I personally won't be watching any more of it.
People who get paid more in a week than I earn in a year dribbling fairly unentertaining passes back and forward along the back four, and that bloody buzzing noise constantly, relentlessly microwaving your brain.
It kills the excitement of football.
The South Africans, like the Americans, obviously don't fully understand the game.
A constant din is just a constant din. The excitement in football is the ebb and flow of audience participation.
When your team scores, it's all, "You're not singing, you're not singing, you're not singing anymore!"
And when a shot goes close, or a goalie makes a good save, everyone goes, "Ooooh!"
And when a goal does eventually go in, everyone goes completely biccies, shouts at the top of their voice and hugs complete strangers.
That's half of what football is all about.
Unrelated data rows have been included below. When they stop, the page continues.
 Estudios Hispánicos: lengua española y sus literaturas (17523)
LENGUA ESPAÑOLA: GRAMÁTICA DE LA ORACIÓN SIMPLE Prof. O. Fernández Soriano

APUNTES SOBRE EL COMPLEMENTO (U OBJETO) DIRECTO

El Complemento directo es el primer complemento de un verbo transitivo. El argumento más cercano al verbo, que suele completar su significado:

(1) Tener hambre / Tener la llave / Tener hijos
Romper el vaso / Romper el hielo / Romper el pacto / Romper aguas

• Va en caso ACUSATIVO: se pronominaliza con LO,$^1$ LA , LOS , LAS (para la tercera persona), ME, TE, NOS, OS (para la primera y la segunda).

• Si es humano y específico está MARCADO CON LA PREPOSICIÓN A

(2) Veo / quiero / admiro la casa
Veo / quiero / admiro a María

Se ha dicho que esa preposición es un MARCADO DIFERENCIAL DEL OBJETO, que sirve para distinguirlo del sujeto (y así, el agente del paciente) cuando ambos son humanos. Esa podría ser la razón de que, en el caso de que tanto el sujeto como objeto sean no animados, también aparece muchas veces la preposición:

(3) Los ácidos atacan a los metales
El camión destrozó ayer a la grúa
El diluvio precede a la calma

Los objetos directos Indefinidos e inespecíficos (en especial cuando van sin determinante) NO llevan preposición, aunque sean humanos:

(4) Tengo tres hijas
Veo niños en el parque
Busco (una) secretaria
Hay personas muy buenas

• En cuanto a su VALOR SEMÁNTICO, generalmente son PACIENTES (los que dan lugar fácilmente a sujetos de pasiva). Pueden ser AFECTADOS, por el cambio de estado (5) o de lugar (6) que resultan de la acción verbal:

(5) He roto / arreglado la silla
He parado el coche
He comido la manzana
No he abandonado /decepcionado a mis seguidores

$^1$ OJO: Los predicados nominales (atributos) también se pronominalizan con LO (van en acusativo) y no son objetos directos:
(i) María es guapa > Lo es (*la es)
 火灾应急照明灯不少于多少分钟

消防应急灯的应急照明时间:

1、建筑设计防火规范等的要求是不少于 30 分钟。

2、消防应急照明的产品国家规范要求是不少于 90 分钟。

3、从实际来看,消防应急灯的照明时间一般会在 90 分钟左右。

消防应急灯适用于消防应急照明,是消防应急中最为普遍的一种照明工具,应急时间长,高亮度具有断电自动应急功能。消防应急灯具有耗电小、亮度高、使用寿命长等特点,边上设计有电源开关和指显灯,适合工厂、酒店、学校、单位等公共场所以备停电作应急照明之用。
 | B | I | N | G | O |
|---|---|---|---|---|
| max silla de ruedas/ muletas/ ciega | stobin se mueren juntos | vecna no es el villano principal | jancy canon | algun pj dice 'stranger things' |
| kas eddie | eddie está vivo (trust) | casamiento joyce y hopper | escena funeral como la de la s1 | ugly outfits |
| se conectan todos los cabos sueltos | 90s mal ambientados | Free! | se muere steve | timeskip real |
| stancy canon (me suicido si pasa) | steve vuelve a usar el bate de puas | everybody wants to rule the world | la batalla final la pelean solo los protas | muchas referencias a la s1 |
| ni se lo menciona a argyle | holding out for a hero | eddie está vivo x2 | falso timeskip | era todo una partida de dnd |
If that atmosphere is drowned out by morons going, "ZZZZZZZZZZZZZZZZZZZZZZZZZZZZZZZZZZZZZZZZZZZZZZZZZZZZZZZZZZZZZZZZZZZZZZZZZZZZZZZZZZZZZZZZZZZZZZZZZZZZZZZZZZZZZZZZZZZZZZZZZZZZZZZZZZZZZZZZZ
" with crappy childrens' trumpets the whole way through the match, regardless of what is happening, that seems to me to defeat the whole purpose of watching football for pleasure.
Some of the best experiences I have had at football, are when one individual voice rings out.
I went to see Northern Ireland play Denmark once. Northern Ireland scored and we all went nuts for a minute or two.
Then Denmark equallized. There were a coach-load of Danish fans at the other side of the stadium, and they, fairly reasonably, started cheering and waving flags.
Then this big Belfast man about two rows back from us shouts, "Aye! Your fecking bus is on fire!"
Everyone laughed, because that is what football is all about.
I think some countries should be excluded. Because they just don't get it.